In its pastoral care, the report noted, the church should ensure "open, unprejudiced and nonmoralizing communication" with "those who regard themselves as Christians and Catholics, but do not or cannot live in full congruency with church teachings."
On issues such as homosexuality, there was a need for "further development" in the church's teaching on sexual morality.
"Exclusion from the sacraments, above all when it is permanent," as with those who have been divorced and remarried, "contradicts the conviction of faith held by the vast majority of Catholics that God forgives all sin, opens up the chance for conversion and makes it possible to have a new beginning in life," the German bishops' report concluded.
"There can be no doubt this remains a pivotal issue for the credibility of the Church."
Such notions are being fiercely resisted across the border in Poland, where the church's Catholic Information Agency, KAI, has questioned the method and validity of the German bishops' findings, and has provided little if any information about the questionnaire in Poland itself.

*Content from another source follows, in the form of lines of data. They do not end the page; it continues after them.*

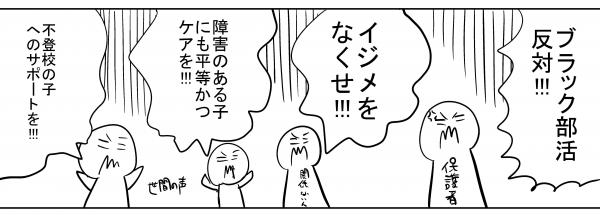 漫画「学校の先生」(3)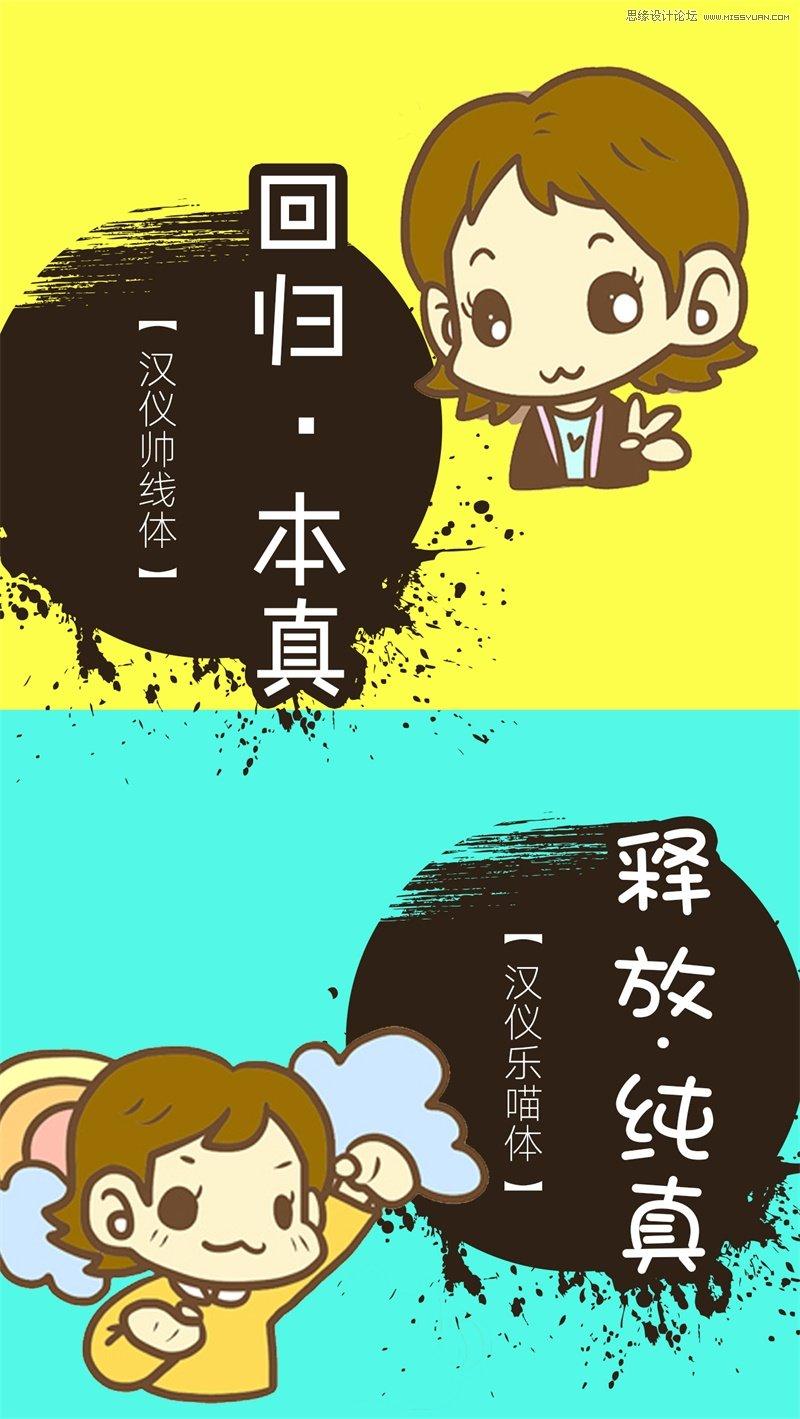 10套活泼有趣的汉仪手绘风格中文字体下载(免费)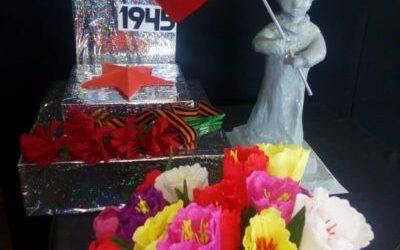 Работа Трофимчук Гульнары «Великая Война – Великая Победа» на конкурс «Монументы Победы»
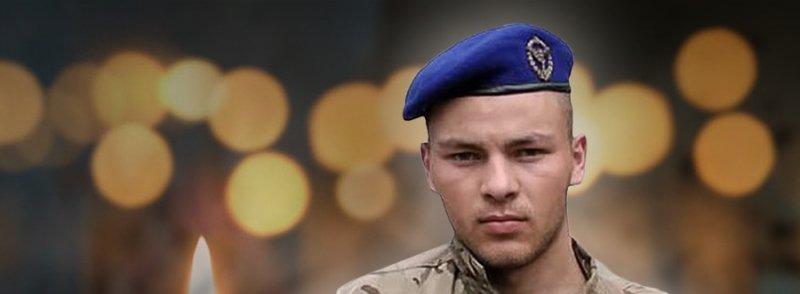 Нацгвардейцу Сергею Михальчуку посмертно присвоено звание Герой Украины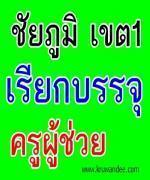 สพป.ชัยภูมิ เขต 1 เรียกบรรจุครู รายงานตัว 3 กันยายน 2555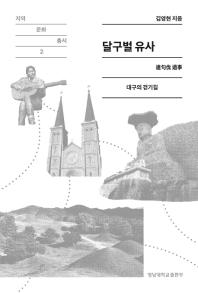 달구벌 유사: 대구의 걷기길(지역문화총서 2)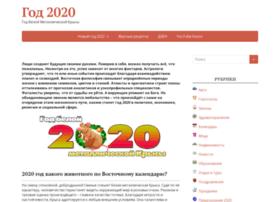 G2020.su thumbnail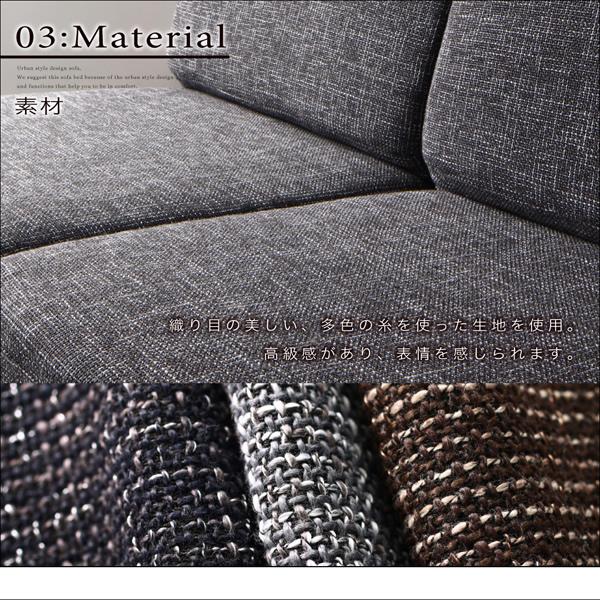 織り目の美しい多色の糸を使った生地を使用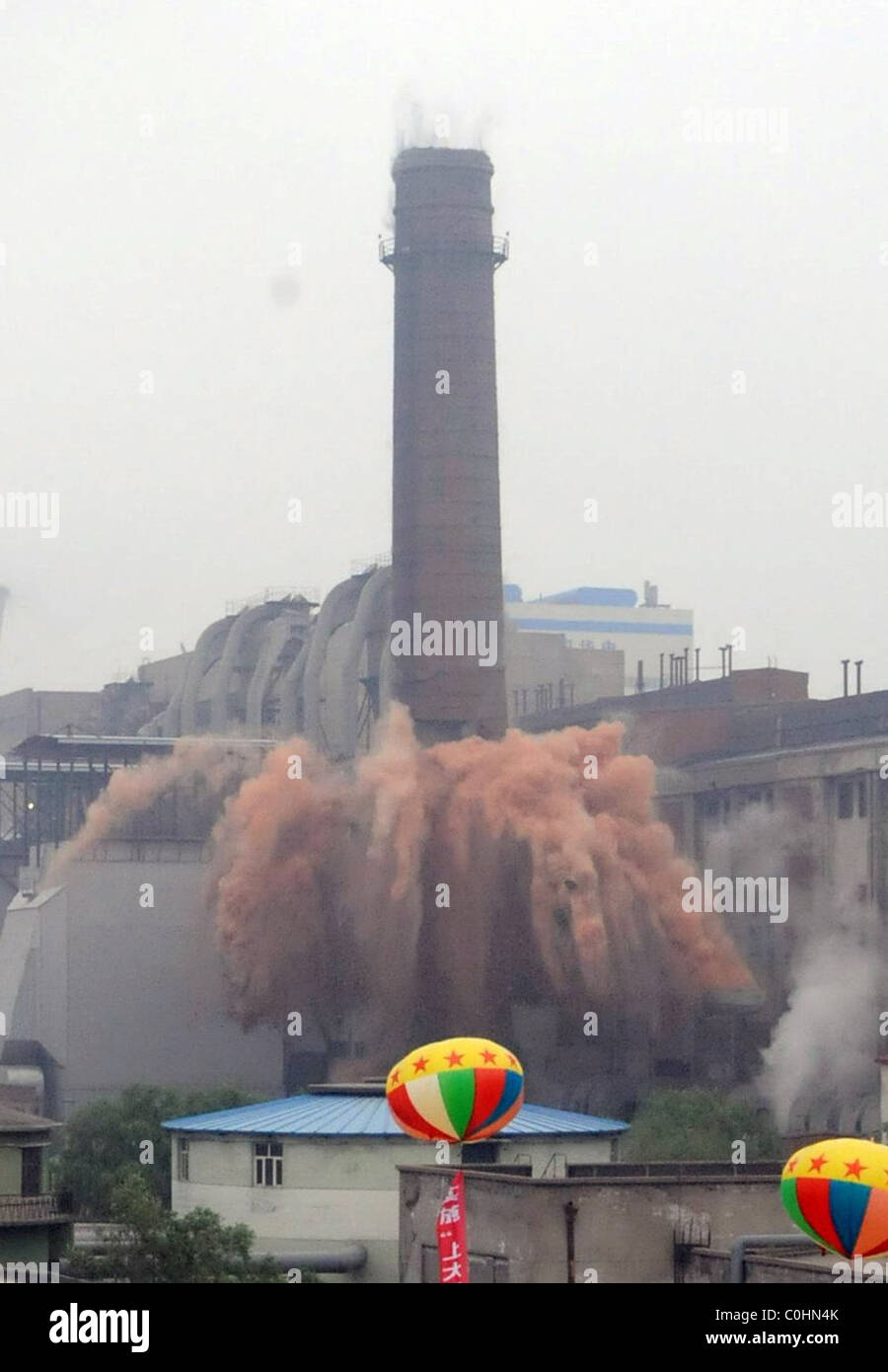Chimney Brought Down A Chimney  Feet Tall Is Demolished In An Explosion In Harbin In Chinas Heilongjiang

In a March survey by Warsaw's Public Opinion Research Center, up to three-quarters of Polish Catholics disagreed with their church's stance on homosexuality, contraception and extramarital relationships, and favored a change in Catholic teaching on issues from divorce to clerical celibacy.
The survey suggested Catholic attitudes had shifted markedly since the April 2005 death of the Polish pope, St. John Paul II, with 80 percent now favoring Communion for the divorced and remarried, and almost as many believing the church should accept practices such as in vitro fertilization.
"While most of those surveyed considered Pope Francis a moral authority, ever more people now see nothing wrong in behavior that contradicts church teaching," the research center's commentary noted.
"There is a growing dissonance between the stance of believers and church teaching."
Polish church leaders accused the center of reducing key teachings to a "popularity contest" and hotly rejected the survey's findings.
The Vatican's synod questionnaire indicated just the opposite, insisted Archbishop Stanislaw Gadecki, the bishops' conference president. Results showed that families who participate in the church's sacramental life, pray regularly and join Catholic movements are always happier, he said.
Yet the results of Vatican questionnaire have not been released, and the bishops' conference spokesman, Msgr. Jozef Kloch, says he has no knowledge as to how widely it was even distributed.
"This questionnaire doesn't amount to serious research -- nor can the views expressed by taken to represent any group position or set of conclusions," Koch told NCR.
"The results should be treated as positive, rather than negative, since they aren't aimed against anyone or any particular teaching or practice."
However contested, the questionnaire findings are to be submitted to the synod secretariat for including in the instrumentum laboris, or program of work, for the upcoming session.
The pope, meanwhile, has named European experts from Belgium, France, Italy, Spain and elsewhere as synod consultants, and Europeans are prominently represented in Rome study groups looking at the most sensitive family-related issues.
Europe's fractious and divided church looks set to play a key role when the synod convenes in October.
[Jonathan Luxmoore is a freelance writer covering European church news from Warsaw, Poland, and Oxford, England.]